Genes that cause obesity when disrupted in rodents were identified using the Mouse Genome Informatics Database (MGI, http://www.informatics.jax.org/)51 and the Rat Genome Database (RGD, http://rgd.mcw.edu)52 both accessed in February 2013, as well as published research (www.ncbi.nlm.gov/Pubmed). Eighty-seven genes were associated with a growth/size phenotype when perturbed in rodent animal models. We evaluated the strength of evidence for a role of each gene in obesity phenotype and divided them into four further categories, specifically: Loss of function associated with obesity in mice (LoF Mice; n = 51); gain of function associated with obesity in mice (GoF Mice, n = 5); anorectic peptides and receptors (Anorectic Molecules, n = 7); loss of function associated with other metabolic phenotypes in mice (Complex Metabolic Effects, n = 24) (Supplementary Table 1).

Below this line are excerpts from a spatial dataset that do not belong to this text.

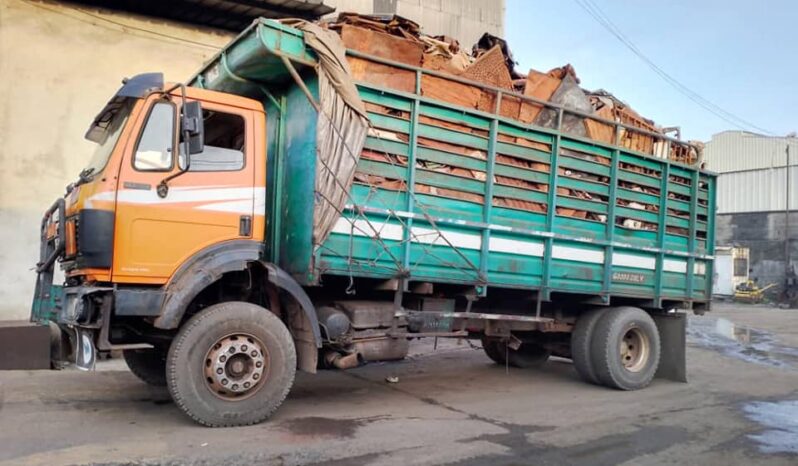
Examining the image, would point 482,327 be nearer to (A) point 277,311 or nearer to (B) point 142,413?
(A) point 277,311

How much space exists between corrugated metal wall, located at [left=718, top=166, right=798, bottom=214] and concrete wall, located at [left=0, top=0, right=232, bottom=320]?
34533mm

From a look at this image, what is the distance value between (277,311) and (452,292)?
191 cm

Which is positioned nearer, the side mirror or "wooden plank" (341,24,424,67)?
the side mirror

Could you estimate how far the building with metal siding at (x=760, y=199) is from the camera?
109ft

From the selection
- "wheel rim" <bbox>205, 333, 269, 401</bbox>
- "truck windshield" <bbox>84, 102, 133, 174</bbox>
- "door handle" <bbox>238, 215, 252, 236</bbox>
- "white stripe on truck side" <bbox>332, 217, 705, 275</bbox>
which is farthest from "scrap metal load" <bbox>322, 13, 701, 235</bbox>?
"truck windshield" <bbox>84, 102, 133, 174</bbox>

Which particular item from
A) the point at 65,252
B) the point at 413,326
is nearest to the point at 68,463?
the point at 65,252

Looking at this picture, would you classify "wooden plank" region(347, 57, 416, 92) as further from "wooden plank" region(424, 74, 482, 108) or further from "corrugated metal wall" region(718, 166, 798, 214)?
"corrugated metal wall" region(718, 166, 798, 214)

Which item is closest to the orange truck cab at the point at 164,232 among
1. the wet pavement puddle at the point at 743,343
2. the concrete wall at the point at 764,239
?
the wet pavement puddle at the point at 743,343

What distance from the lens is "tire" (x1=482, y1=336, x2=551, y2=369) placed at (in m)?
9.24

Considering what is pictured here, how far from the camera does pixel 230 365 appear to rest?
16.8 ft

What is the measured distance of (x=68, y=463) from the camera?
4.21m

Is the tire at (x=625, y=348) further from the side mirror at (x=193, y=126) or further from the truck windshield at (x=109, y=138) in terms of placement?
the truck windshield at (x=109, y=138)

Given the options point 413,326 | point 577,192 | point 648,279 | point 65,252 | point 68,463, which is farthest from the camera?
point 648,279

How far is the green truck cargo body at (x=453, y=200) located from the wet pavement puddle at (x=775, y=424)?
175cm
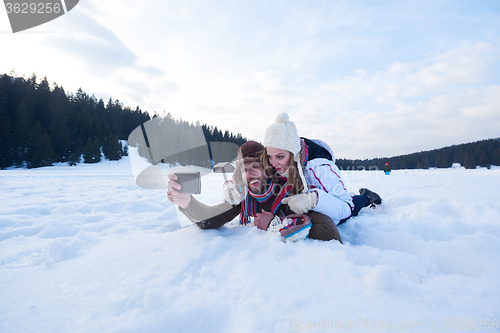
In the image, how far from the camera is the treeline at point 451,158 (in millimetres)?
43919

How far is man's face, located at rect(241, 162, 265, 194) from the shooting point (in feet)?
7.80

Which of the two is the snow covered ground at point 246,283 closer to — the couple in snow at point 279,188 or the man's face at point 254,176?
the couple in snow at point 279,188

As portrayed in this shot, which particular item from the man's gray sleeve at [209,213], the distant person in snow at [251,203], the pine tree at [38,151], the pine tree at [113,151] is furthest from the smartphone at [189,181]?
the pine tree at [113,151]

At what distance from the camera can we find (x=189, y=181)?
6.61 ft

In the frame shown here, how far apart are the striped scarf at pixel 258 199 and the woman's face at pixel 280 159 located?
180mm

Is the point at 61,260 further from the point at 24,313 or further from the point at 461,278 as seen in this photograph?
the point at 461,278

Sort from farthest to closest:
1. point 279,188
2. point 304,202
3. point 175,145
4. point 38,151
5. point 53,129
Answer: point 53,129 → point 38,151 → point 175,145 → point 279,188 → point 304,202

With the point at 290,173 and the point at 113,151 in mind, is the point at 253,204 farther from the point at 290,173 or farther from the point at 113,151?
the point at 113,151

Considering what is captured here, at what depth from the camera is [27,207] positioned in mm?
3424

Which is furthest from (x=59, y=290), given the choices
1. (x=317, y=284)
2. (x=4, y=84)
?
(x=4, y=84)

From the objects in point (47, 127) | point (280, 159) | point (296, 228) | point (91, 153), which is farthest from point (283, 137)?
point (47, 127)

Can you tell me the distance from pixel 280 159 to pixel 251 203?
0.63m

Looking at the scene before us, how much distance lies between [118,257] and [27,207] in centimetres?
306

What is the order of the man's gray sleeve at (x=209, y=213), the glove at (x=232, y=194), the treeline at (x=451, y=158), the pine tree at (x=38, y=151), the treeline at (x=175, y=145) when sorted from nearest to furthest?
the man's gray sleeve at (x=209, y=213), the glove at (x=232, y=194), the treeline at (x=175, y=145), the pine tree at (x=38, y=151), the treeline at (x=451, y=158)
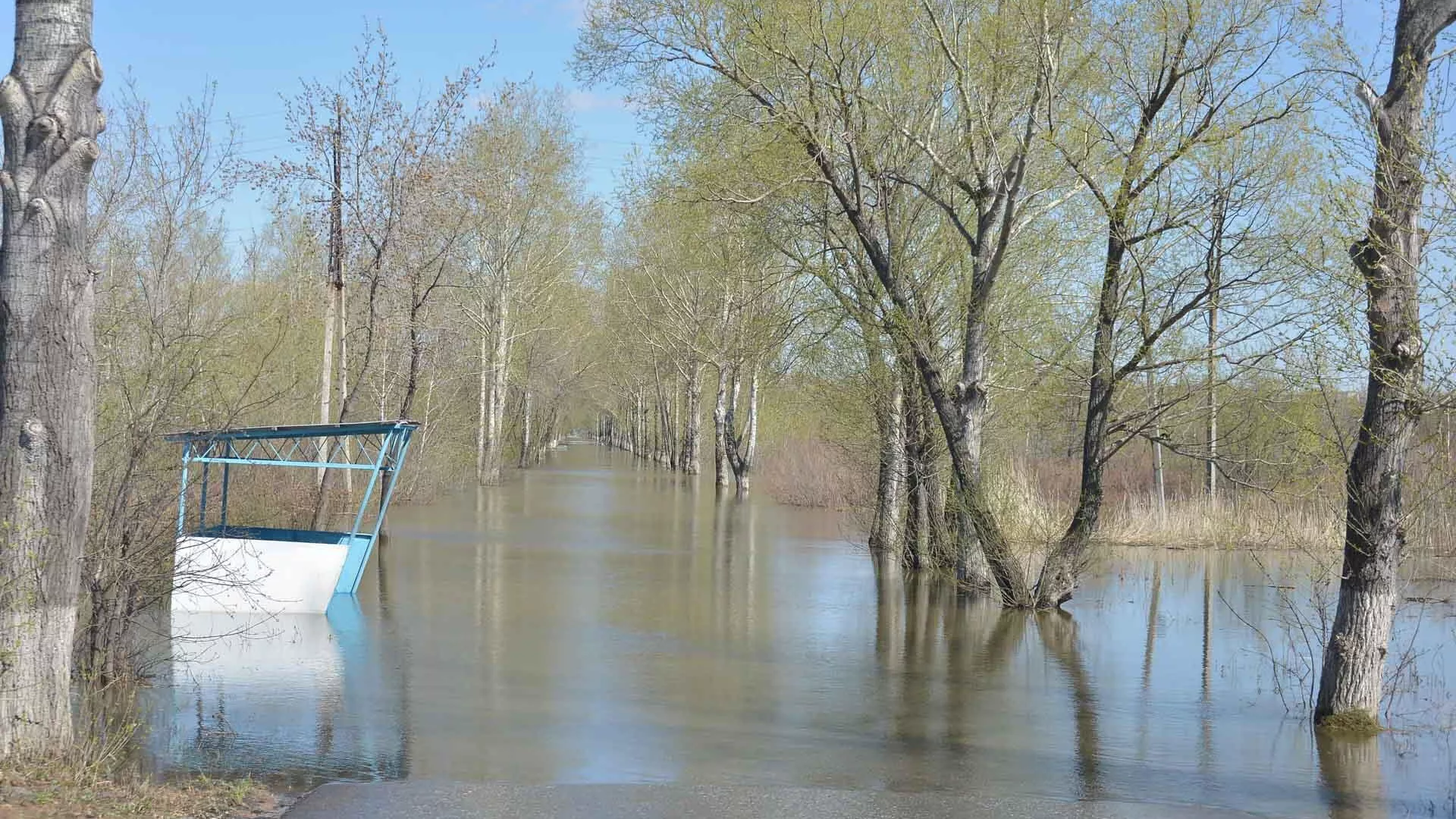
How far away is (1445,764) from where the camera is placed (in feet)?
30.7

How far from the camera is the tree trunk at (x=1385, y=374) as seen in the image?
30.2ft

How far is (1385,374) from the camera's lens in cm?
925

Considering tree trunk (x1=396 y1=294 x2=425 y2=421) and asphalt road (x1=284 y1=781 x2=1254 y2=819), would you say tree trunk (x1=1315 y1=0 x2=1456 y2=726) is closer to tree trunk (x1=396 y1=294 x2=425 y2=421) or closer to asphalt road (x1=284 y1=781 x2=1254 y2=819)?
asphalt road (x1=284 y1=781 x2=1254 y2=819)

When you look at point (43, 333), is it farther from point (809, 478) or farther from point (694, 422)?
point (694, 422)

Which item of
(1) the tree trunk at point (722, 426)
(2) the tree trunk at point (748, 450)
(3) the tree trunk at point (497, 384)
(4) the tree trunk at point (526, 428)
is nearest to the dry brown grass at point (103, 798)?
(2) the tree trunk at point (748, 450)

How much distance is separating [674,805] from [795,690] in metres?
4.20

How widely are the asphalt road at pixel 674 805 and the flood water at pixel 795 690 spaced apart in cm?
39

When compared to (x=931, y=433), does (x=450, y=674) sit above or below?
below

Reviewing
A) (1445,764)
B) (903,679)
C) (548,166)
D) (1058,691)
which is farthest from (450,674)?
(548,166)

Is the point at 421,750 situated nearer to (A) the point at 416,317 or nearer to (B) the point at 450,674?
(B) the point at 450,674

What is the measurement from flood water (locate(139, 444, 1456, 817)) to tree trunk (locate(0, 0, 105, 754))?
1.73 metres

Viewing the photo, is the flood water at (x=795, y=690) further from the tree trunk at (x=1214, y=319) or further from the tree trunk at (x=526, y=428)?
the tree trunk at (x=526, y=428)

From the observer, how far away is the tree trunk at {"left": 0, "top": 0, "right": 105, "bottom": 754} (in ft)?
22.2

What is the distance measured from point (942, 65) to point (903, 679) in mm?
8208
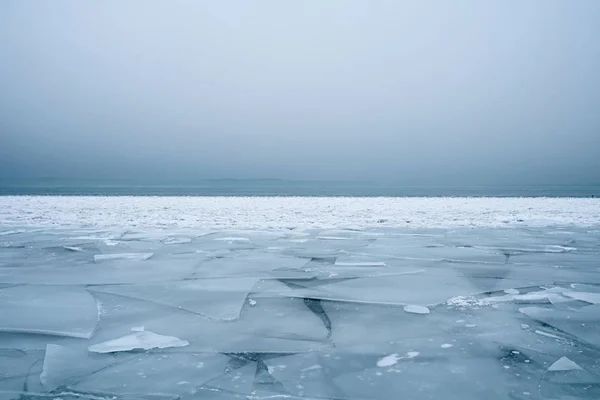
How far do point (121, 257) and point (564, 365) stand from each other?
14.7ft

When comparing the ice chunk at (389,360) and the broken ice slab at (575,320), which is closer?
the ice chunk at (389,360)

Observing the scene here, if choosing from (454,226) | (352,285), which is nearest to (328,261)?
(352,285)

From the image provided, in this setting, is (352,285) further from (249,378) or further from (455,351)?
(249,378)

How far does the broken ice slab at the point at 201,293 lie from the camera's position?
2940 millimetres

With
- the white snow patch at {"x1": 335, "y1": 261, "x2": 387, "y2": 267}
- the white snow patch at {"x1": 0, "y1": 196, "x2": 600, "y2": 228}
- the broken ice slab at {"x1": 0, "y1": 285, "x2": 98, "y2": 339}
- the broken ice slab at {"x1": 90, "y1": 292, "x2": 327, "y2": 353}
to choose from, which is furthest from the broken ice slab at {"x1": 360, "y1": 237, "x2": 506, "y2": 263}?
the broken ice slab at {"x1": 0, "y1": 285, "x2": 98, "y2": 339}

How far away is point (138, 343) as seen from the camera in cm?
230

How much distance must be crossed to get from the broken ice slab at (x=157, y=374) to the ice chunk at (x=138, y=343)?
11cm

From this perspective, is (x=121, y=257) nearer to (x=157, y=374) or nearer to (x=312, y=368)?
(x=157, y=374)

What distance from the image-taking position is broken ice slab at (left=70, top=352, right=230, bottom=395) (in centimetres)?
181

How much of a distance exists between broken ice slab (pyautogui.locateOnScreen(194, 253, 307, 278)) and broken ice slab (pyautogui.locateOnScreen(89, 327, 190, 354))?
63.8 inches

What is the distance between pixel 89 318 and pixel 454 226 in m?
7.51

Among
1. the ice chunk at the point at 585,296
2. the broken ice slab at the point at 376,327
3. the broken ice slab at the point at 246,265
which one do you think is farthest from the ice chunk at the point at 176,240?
the ice chunk at the point at 585,296

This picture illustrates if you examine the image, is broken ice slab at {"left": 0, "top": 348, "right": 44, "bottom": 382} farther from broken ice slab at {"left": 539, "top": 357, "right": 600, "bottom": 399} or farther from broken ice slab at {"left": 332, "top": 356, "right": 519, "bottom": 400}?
broken ice slab at {"left": 539, "top": 357, "right": 600, "bottom": 399}

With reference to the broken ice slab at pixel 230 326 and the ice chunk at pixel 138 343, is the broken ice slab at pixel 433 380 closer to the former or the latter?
the broken ice slab at pixel 230 326
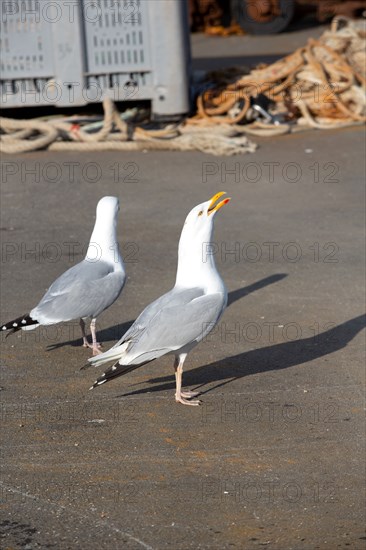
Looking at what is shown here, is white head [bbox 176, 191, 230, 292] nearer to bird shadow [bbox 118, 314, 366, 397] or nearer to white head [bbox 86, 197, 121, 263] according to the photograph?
bird shadow [bbox 118, 314, 366, 397]

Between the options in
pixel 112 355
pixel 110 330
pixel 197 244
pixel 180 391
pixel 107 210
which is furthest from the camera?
pixel 110 330

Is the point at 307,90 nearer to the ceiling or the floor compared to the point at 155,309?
nearer to the floor

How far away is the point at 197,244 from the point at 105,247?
98 cm

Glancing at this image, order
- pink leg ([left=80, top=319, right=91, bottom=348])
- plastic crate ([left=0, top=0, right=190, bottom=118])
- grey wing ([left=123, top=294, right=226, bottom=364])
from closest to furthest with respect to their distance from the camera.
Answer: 1. grey wing ([left=123, top=294, right=226, bottom=364])
2. pink leg ([left=80, top=319, right=91, bottom=348])
3. plastic crate ([left=0, top=0, right=190, bottom=118])

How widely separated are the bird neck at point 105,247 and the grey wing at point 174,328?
3.16 feet

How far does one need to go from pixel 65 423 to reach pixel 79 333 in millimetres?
1453

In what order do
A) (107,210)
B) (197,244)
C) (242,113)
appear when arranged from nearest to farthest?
1. (197,244)
2. (107,210)
3. (242,113)

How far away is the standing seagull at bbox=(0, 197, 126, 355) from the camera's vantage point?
21.5ft

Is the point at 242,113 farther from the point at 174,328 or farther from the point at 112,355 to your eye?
the point at 112,355

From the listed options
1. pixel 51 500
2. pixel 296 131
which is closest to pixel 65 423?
pixel 51 500

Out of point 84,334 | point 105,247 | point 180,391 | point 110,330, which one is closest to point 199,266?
point 180,391

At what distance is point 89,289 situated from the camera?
22.0 ft

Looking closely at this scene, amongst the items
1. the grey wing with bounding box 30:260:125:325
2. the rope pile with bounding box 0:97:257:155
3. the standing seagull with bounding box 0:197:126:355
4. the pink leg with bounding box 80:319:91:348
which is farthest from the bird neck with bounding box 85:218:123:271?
the rope pile with bounding box 0:97:257:155

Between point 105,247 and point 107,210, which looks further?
point 107,210
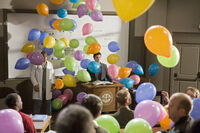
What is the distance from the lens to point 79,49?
17.6 feet

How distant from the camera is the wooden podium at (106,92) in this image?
4.45m

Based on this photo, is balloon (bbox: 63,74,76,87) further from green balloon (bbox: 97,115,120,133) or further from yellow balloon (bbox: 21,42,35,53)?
green balloon (bbox: 97,115,120,133)

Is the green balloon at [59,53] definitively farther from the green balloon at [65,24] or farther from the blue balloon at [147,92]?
the blue balloon at [147,92]

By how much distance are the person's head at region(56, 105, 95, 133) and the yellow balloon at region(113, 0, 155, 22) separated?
1.29m

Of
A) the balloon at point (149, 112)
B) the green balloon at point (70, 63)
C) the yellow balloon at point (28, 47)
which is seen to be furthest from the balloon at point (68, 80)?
the balloon at point (149, 112)

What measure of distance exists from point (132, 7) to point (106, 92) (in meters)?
2.60

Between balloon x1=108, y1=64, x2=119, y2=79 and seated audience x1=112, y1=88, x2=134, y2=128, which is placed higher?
balloon x1=108, y1=64, x2=119, y2=79

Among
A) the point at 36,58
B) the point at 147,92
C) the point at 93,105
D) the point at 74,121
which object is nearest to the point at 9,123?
the point at 93,105

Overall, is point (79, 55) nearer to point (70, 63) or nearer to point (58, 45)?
point (70, 63)

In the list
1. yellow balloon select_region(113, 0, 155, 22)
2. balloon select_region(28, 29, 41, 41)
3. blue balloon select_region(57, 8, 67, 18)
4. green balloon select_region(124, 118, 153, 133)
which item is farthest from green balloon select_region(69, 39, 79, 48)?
green balloon select_region(124, 118, 153, 133)

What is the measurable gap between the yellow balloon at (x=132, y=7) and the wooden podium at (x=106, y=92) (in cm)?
240

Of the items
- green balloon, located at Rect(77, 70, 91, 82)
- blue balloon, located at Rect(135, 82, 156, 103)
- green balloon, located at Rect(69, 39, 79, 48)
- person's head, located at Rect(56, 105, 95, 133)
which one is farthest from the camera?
green balloon, located at Rect(69, 39, 79, 48)

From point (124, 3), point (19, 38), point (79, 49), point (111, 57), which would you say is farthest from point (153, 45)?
point (19, 38)

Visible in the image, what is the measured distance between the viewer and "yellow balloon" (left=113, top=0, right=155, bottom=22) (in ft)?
6.88
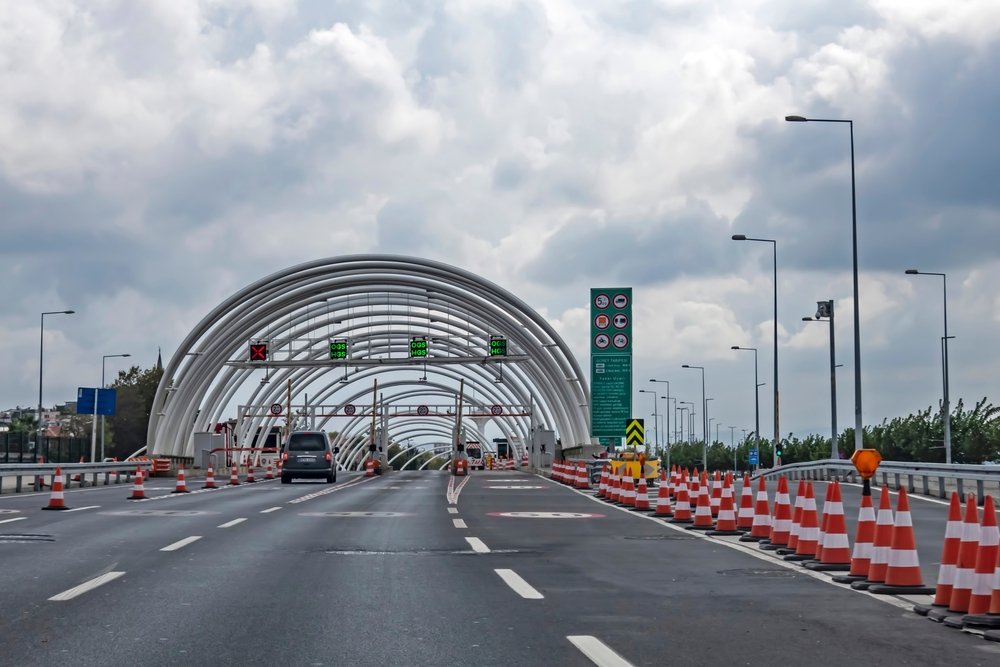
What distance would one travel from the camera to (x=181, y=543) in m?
15.6

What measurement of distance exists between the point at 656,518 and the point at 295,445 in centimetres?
2753

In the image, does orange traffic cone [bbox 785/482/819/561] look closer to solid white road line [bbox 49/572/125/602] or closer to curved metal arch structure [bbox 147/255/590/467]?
solid white road line [bbox 49/572/125/602]

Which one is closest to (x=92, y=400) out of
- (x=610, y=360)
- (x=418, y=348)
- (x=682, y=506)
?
(x=418, y=348)

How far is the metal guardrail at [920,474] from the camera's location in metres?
25.3

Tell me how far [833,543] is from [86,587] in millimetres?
7154

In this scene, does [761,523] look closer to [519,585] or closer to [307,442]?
[519,585]

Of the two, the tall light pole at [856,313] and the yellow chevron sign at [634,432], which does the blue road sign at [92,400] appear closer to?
the yellow chevron sign at [634,432]

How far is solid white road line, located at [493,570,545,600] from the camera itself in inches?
409

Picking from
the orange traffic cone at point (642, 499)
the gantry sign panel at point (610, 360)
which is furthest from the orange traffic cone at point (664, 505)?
the gantry sign panel at point (610, 360)

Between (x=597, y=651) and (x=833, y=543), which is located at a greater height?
(x=833, y=543)

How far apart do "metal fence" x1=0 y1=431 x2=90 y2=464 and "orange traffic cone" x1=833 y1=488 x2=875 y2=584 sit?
43.8 metres

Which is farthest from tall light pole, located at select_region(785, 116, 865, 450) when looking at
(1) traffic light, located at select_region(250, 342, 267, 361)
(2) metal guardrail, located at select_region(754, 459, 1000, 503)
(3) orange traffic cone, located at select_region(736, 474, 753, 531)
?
(1) traffic light, located at select_region(250, 342, 267, 361)

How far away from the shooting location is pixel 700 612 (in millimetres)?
9500

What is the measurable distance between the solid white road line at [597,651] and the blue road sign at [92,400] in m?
54.3
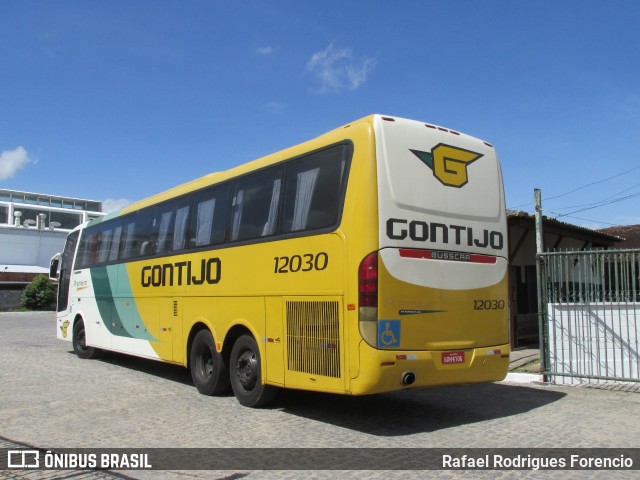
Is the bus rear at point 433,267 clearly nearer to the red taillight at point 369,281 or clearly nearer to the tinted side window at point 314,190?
the red taillight at point 369,281

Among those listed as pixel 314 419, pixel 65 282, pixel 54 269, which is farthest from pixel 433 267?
pixel 54 269

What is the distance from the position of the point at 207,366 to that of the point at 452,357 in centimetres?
424

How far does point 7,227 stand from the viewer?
5222cm

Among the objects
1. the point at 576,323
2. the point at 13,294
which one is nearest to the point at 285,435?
the point at 576,323

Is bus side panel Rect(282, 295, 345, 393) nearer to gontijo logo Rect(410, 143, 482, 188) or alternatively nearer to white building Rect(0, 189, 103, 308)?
gontijo logo Rect(410, 143, 482, 188)

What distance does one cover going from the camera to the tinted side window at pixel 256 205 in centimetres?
813

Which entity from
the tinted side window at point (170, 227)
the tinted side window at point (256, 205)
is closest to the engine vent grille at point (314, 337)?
the tinted side window at point (256, 205)

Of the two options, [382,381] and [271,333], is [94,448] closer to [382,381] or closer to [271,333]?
[271,333]

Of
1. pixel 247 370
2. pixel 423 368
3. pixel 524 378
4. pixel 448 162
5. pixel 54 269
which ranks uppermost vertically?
pixel 448 162

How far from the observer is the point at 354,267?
6641 mm

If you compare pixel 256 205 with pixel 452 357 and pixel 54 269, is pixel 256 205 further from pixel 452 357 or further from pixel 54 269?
pixel 54 269

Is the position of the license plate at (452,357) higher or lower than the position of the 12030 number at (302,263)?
lower

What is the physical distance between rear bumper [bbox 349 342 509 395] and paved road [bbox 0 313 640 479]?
58 centimetres

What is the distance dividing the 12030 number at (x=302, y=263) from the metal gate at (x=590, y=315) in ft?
16.3
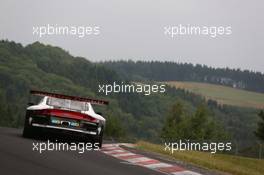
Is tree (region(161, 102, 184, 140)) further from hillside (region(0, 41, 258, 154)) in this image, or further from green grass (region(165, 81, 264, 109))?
green grass (region(165, 81, 264, 109))

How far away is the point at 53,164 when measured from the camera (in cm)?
1008

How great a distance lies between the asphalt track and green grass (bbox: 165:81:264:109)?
148772 mm

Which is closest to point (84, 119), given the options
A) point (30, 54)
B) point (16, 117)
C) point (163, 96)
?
point (16, 117)

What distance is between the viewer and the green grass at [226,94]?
16262 centimetres

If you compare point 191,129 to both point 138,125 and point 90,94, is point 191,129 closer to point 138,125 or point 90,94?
point 138,125

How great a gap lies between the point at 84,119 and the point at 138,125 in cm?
13351

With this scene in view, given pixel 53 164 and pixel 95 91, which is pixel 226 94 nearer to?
pixel 95 91

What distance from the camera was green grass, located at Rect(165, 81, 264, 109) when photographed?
163 meters

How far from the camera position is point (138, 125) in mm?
149000

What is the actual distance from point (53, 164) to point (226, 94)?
6445 inches

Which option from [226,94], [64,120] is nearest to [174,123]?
[64,120]
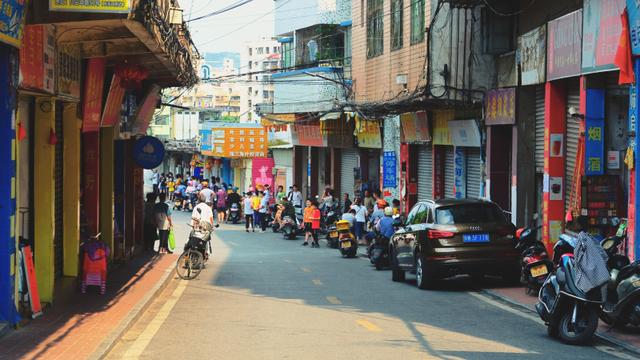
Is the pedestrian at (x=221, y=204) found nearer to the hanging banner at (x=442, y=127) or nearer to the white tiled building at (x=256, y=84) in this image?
the hanging banner at (x=442, y=127)

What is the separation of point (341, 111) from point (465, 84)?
462 inches

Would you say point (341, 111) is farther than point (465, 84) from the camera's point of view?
Answer: Yes

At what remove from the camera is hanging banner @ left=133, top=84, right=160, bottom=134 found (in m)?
25.9

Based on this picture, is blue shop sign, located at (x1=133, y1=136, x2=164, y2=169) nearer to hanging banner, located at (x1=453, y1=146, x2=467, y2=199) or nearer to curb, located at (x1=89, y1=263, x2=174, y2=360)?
curb, located at (x1=89, y1=263, x2=174, y2=360)

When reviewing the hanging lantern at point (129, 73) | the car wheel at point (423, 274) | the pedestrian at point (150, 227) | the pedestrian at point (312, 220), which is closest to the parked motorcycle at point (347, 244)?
the pedestrian at point (150, 227)

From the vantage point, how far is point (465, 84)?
92.0ft

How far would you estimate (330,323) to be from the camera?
14.6 metres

Sequence validation of rare functional variants

Novel, functional variants in all 119 candidate genes were taken forward for validation by conventional Sanger sequencing (90% validation rate). Briefly, customized PCR primers were designed+/−250 bp surrounding the variant; and sequencing was performed using BigDye Terminator v3 kit (Applied BioSystems) and analysed by capillary electrophoresis on an ABI3730 DNA Analyzer platform (Applied Biosystems), according to the manufacturers’ instructions. Familial segregation analysis of variants was performed where family samples were available.

Identification of clinically-associated variants in known human obesity genes

The strategy for identification of clinically-associated variants in known human obesity genes is outlined in Fig. 1. Briefly, novel and rare variants in the known human obesity genes were filtered using the ClinVar database (http://www.ncbi.nlm.nih.gov/clinvar/). We retained novel variants and those with a ClinVar status of Pathogenic/Likely pathogenic (N = 332).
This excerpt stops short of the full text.